It is said that replacing maintenance grants with bigger loans could lead to fewer undergraduates. That may prove a rash assumption. Against consensus opinion, the tripling of tuition fee loans to £3,000 in 2006 and again to £9,000 in 2012 made little difference to the behaviour of young full-time applicants.
But, even if there is no reduction in students, it is striking that the OBR (the Office for Budgetary Responsibility) chose the very day of the announcement on loans to increase their forecasts for future student numbers. They said:
We have revised up our forecast of student numbers since March [2015], which increases loan outlays. In part this reflects the latest data on student applications that indicate higher application rates in 2015-16 than we expected in March. In subsequent years, we assume that student numbers will rise a little further from this higher starting point as trends in application and acceptance rates more than offset the projected decline in the number of 18 to 20 year olds in the population. These changes add around £1⁄4 billion to lending by 2020-21.
Just a few months ago, in March 2015, the OBR had predicted the total number of entrants would be flat:
Student numbers in England were expected to rise this year following the removal of the higher education numbers cap, but have done so by considerably less than expected. The latest data on student numbers and applications indicate a more gradual rise than in the original estimate of the cost of this policy change. We originally assumed that student numbers would rise relatively quickly as excess demand was catered for, but there have only been around 10,000 new entrants this year and applications for next year suggest a similar rise in 2015-16. We therefore assume that student numbers will rise by a further 10,000 in 2016-17, to 375,000, but remain broadly stable thereafter. This would still represent a steadily rising proportion of 18-19 year olds. (The ONS population projections that underpin our forecasts show around a 10 per cent decline in the number of 18 year olds in the population between 2015 and 2020.) The forecast also takes account of new postgraduate loans, the introduction of which was announced in Autumn Statement 2014.

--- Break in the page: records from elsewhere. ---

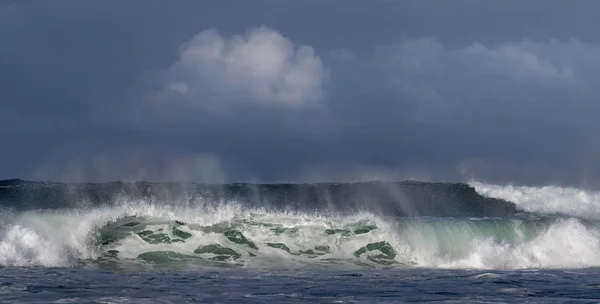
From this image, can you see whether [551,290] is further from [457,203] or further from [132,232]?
[457,203]

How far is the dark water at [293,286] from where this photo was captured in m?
15.5

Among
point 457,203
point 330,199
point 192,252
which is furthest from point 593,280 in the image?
point 330,199

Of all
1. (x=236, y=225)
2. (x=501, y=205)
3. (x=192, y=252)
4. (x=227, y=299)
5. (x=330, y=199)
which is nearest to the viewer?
(x=227, y=299)

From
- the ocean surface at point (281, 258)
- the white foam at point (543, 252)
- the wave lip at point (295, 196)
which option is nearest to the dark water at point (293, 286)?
the ocean surface at point (281, 258)

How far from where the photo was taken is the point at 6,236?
935 inches

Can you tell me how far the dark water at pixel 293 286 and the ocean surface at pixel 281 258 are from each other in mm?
27

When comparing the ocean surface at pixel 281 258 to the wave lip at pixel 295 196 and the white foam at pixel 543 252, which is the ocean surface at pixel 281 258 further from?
the wave lip at pixel 295 196

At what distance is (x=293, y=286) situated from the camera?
17547 millimetres

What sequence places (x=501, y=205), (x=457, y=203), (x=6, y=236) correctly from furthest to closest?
(x=457, y=203) → (x=501, y=205) → (x=6, y=236)

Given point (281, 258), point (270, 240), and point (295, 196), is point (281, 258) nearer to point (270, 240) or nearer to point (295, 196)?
point (270, 240)

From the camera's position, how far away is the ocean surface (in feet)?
53.7

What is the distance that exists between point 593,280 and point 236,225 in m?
12.6

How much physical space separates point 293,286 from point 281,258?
754 centimetres

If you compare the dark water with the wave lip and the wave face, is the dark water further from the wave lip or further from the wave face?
the wave lip
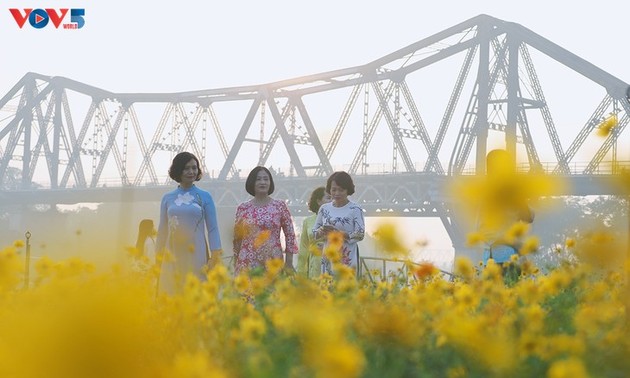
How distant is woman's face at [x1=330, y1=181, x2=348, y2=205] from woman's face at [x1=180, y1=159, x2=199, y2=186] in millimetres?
1055

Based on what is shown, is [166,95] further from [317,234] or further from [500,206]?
[500,206]

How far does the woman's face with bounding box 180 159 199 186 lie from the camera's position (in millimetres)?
6848

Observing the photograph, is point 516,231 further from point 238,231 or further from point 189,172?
point 238,231

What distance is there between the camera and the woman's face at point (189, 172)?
6848 millimetres

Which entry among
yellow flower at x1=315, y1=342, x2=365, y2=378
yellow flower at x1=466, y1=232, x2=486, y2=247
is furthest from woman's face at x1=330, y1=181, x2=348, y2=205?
yellow flower at x1=315, y1=342, x2=365, y2=378

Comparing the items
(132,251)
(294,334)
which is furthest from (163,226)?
(294,334)

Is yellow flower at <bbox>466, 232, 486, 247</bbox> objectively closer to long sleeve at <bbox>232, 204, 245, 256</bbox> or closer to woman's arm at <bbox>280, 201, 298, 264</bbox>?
long sleeve at <bbox>232, 204, 245, 256</bbox>

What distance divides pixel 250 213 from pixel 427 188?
119 ft

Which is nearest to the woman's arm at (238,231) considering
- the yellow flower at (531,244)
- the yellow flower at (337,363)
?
the yellow flower at (531,244)

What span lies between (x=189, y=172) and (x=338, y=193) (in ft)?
3.82

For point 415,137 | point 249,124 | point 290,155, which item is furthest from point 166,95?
point 415,137

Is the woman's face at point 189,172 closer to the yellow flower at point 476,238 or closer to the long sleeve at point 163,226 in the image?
the long sleeve at point 163,226

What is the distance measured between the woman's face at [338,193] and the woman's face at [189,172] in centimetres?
105

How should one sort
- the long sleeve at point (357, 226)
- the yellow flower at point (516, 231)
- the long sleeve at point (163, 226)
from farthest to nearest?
the long sleeve at point (357, 226), the long sleeve at point (163, 226), the yellow flower at point (516, 231)
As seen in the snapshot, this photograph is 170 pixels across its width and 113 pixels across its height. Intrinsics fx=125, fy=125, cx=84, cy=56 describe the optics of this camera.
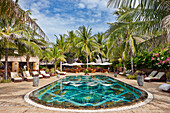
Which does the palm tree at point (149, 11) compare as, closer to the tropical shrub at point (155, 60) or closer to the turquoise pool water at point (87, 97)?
the tropical shrub at point (155, 60)

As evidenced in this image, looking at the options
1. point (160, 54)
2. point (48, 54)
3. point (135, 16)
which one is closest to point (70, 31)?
point (48, 54)

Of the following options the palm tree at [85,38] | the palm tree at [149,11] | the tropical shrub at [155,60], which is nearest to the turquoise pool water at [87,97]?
the tropical shrub at [155,60]

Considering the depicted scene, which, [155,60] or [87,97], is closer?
[87,97]

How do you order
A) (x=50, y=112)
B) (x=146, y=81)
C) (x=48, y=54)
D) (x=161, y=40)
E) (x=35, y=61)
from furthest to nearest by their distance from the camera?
(x=35, y=61), (x=48, y=54), (x=146, y=81), (x=161, y=40), (x=50, y=112)

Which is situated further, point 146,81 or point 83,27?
point 83,27

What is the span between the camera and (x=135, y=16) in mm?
5809

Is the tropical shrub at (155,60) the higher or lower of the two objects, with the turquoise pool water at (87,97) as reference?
higher

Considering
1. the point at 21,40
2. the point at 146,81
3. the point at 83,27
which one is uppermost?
the point at 83,27

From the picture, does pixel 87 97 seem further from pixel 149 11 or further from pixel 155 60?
pixel 155 60

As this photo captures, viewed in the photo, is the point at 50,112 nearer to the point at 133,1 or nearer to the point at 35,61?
the point at 133,1

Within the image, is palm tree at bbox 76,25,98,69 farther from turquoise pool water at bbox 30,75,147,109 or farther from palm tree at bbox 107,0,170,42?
palm tree at bbox 107,0,170,42

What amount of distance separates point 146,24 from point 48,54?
13.9 meters

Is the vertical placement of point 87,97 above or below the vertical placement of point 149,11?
below

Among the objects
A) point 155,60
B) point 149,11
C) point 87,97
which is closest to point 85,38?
point 155,60
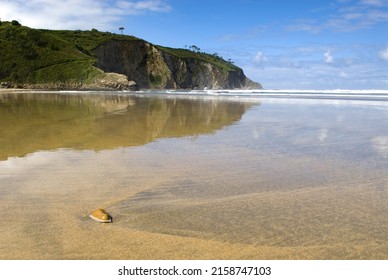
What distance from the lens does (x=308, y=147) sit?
9055mm

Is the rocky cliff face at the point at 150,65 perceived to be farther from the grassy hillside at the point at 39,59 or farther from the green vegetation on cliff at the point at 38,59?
the green vegetation on cliff at the point at 38,59

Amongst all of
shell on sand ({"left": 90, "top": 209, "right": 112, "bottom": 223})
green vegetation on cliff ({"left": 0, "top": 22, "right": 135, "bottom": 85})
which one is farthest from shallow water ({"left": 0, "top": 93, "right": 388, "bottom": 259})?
green vegetation on cliff ({"left": 0, "top": 22, "right": 135, "bottom": 85})

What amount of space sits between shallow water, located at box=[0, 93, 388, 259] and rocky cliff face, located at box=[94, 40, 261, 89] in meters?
90.1

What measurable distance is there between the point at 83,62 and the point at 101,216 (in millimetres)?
90396

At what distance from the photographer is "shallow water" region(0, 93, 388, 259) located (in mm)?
3535

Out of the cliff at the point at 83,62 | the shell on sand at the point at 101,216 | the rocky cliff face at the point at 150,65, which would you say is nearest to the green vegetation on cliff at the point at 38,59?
the cliff at the point at 83,62

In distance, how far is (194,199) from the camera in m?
4.97

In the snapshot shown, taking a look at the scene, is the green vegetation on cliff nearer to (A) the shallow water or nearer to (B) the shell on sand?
(A) the shallow water

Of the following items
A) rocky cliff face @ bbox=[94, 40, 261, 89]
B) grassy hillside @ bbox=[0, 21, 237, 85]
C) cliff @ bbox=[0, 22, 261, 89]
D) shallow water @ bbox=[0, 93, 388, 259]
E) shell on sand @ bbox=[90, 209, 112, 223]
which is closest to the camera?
shallow water @ bbox=[0, 93, 388, 259]

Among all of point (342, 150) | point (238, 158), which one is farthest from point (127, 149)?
A: point (342, 150)

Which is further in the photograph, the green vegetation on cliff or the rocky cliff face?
the rocky cliff face

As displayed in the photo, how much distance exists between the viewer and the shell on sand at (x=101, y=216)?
4.09 m

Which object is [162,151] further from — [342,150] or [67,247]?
[67,247]

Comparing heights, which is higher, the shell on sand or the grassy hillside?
the grassy hillside
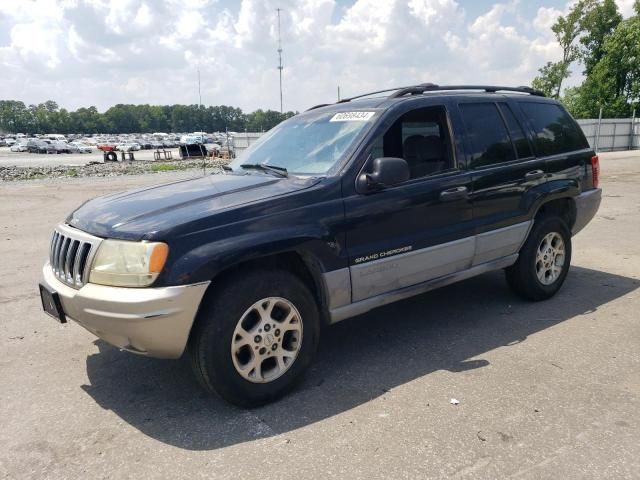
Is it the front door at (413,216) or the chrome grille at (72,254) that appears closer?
the chrome grille at (72,254)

This, in turn, came on the back of the OBR’s December 2014 statement:
Student numbers were expected to rise this year following the removal of the higher education numbers cap, but have done so by less than expected. The original costing assumed the impact would peak in 2016-17, and it is unclear at this stage whether the latest data indicate a more gradual rise or a lower peak impact. We have reduced our medium-term assumptions slightly, but maintained the same profile. The forecast now takes account of the introduction of new postgraduate loans. Other underlying changes to loan outlays and repayments are small.
The OBR’s (pessimistic) chopping and changing reflects the genuine uncertainty that exists on future student numbers. It is an issue on which reasonable people may differ. Personally, I am at the more optimistic end of the debate because it seems unlikely that demand for higher-level skills tailing off (see our report on student number controls for a discussion of the arguments).
But, either way, it looks as if the OBR have been over-sensitive to short-term fluctuations in demand in its long-range forecasts while being over-resistant to other more robust evidence, including what happened when they removed student number controls in Australia. They should also take a look at the new WonkHE paper on the removal of student number controls to see the latest intelligence from inside institutions.